Results from (a) Experiment 1 (upright letters) and (b) Experiment 2 (rotated letters). The graphs show mean reaction times on different trials as a function of stimulus onset asynchrony (SOA), separately for within-category and between-category trials. Error bars represent ±1 SE of the mean difference score for a given SOA.

The magnitude of the category effect did not vary reliably among the nonzero SOAs, but as Figure 2a illustrates, the effect became more reliable as SOA increased. Simultaneous Levine tests showed that variance was significantly higher at the 150-ms SOA than at the other delays and decreased from the 300-ms to the 450-ms SOA, ps < .01.

It may at first appear that these results are compatible with two accounts: a conceptual-penetration account, in which categories affect visual representations, and a decision-level account, in which same-category pairs (e.g., Bb) introduce a "same" response bias that competes with the desired "different" response.
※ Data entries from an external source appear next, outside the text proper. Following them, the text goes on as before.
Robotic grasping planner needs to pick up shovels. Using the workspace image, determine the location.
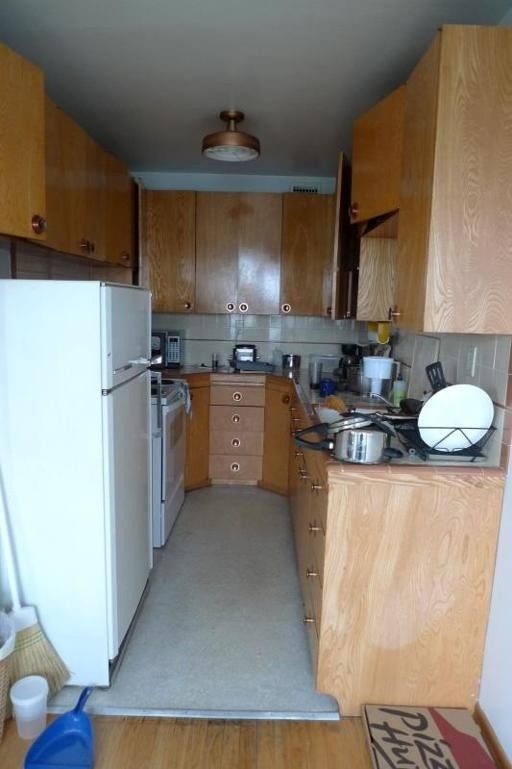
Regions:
[425,361,447,393]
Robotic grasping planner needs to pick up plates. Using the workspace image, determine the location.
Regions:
[418,384,494,452]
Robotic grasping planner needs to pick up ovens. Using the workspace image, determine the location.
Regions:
[161,390,185,499]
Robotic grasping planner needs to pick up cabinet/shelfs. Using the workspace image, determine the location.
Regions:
[109,154,134,267]
[265,375,295,494]
[390,27,512,334]
[196,187,281,314]
[209,374,265,485]
[282,191,335,314]
[45,93,109,264]
[184,374,210,490]
[1,37,46,250]
[292,399,506,715]
[330,82,407,323]
[140,189,196,313]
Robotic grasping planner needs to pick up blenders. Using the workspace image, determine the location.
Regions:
[363,356,400,407]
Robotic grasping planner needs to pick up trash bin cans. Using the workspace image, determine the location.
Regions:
[0,611,16,743]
According to the latter account, the decision to respond "same" or "different" is a linear combination of two input channels, one used to make the decision on the basis of visual features and one used to make the decision on the basis of conceptual features (Hawkins et al., 1990); the existence (and size) of the category effect would then depend on the weights assigned to the channels. However, in the present paradigm, neither the visual nor the conceptual response alternatives can compete until both stimuli are visible (i.e., the channel weights are effectively 0 until both stimuli are present). Thus, a decision-level account predicts a category effect that is independent of SOA (see A Test of the Decision-Level Model Account in the Supplemental Material available online). In contrast, according to the conceptual-penetration account, categorization of the first stimulus influences the perceptual processing of the second, and the feedback effect of categories on perceptual processing is more limited when the stimuli are presented simultaneously or with a short SOA.

Experiment 2

We hypothesized that conceptual effects on perceptual processing are modulated by the strength of the association between the visual form and the conceptual category (Lupyan, 2007, 2008a). Manipulations that disrupt this association are therefore predicted to reduce or eliminate the conceptual-penetration effect (the RT difference between Bb and Bp trials). In Experiment 2, we achieved such disruption by repeating the procedures of Experiment 1 with the stimuli rotated 90°. Rotating the stimuli preserved the physical relationship between them, but we assumed it would partially disrupt the association between the visual forms and the conceptual categories. Fifteen University of Pennsylvania undergraduates participated for course credit.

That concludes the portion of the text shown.